> _OBJECTIVE_
Reproduce the records below word for word, omitting the pictures.

## start INFORMATION GIVEN

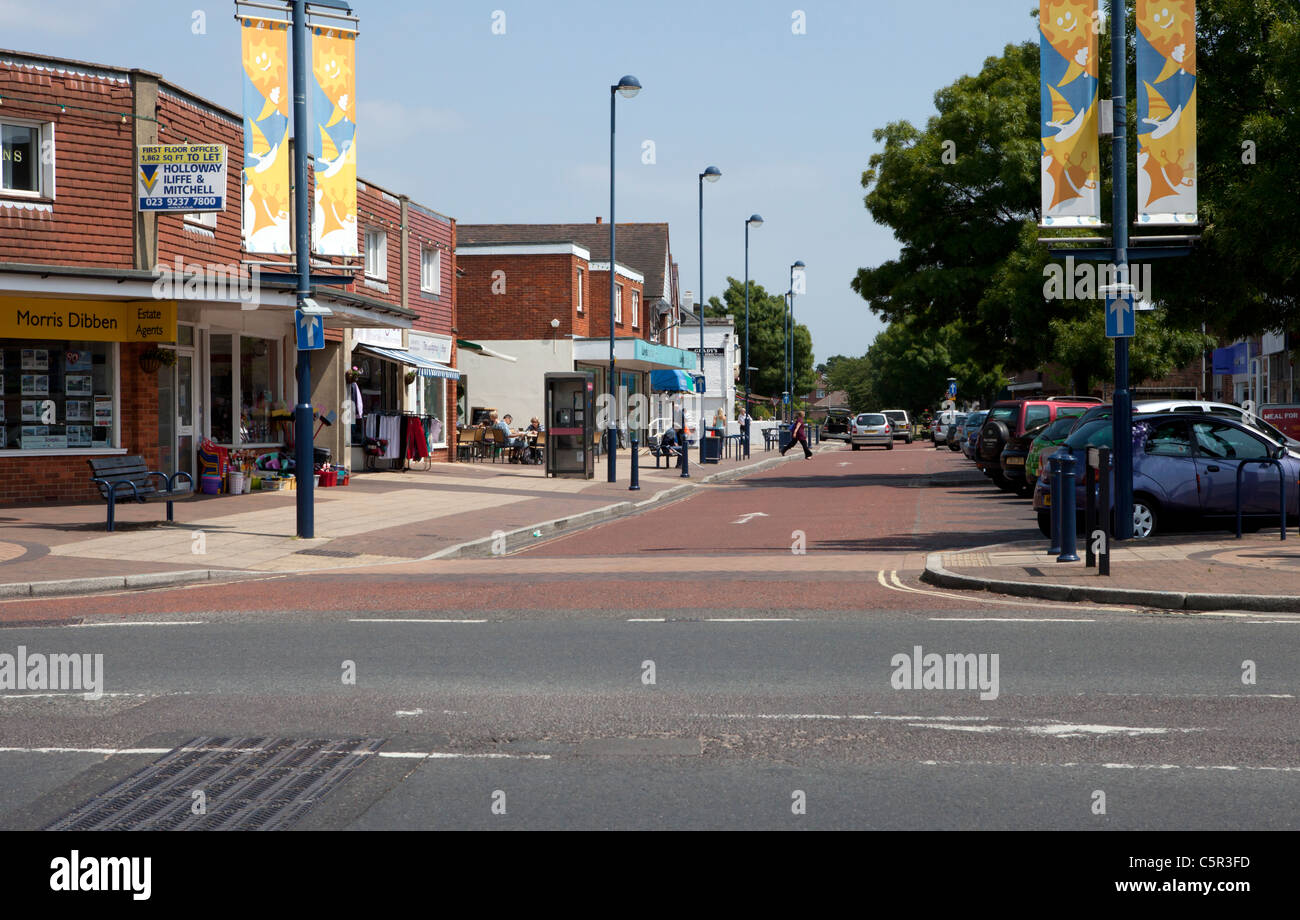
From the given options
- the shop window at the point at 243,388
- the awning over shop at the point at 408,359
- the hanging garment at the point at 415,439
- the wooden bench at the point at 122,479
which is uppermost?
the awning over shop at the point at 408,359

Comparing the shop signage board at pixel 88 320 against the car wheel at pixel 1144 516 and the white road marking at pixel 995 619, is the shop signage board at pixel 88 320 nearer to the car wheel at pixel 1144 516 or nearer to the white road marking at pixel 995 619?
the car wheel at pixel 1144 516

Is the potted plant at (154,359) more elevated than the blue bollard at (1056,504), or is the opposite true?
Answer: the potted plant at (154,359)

## end INFORMATION GIVEN

> _RESPONSE TO THE TASK_
From the given options
- the shop window at the point at 243,388
- the awning over shop at the point at 408,359
- the hanging garment at the point at 415,439
- the wooden bench at the point at 122,479
which is uppermost?
the awning over shop at the point at 408,359

Comparing the shop signage board at pixel 88 320 against the car wheel at pixel 1144 516 and the white road marking at pixel 995 619, is the shop signage board at pixel 88 320 nearer to the car wheel at pixel 1144 516 or nearer to the white road marking at pixel 995 619?
the car wheel at pixel 1144 516

Is the potted plant at (154,359) more elevated than the blue bollard at (1056,504), or is the opposite true?
Answer: the potted plant at (154,359)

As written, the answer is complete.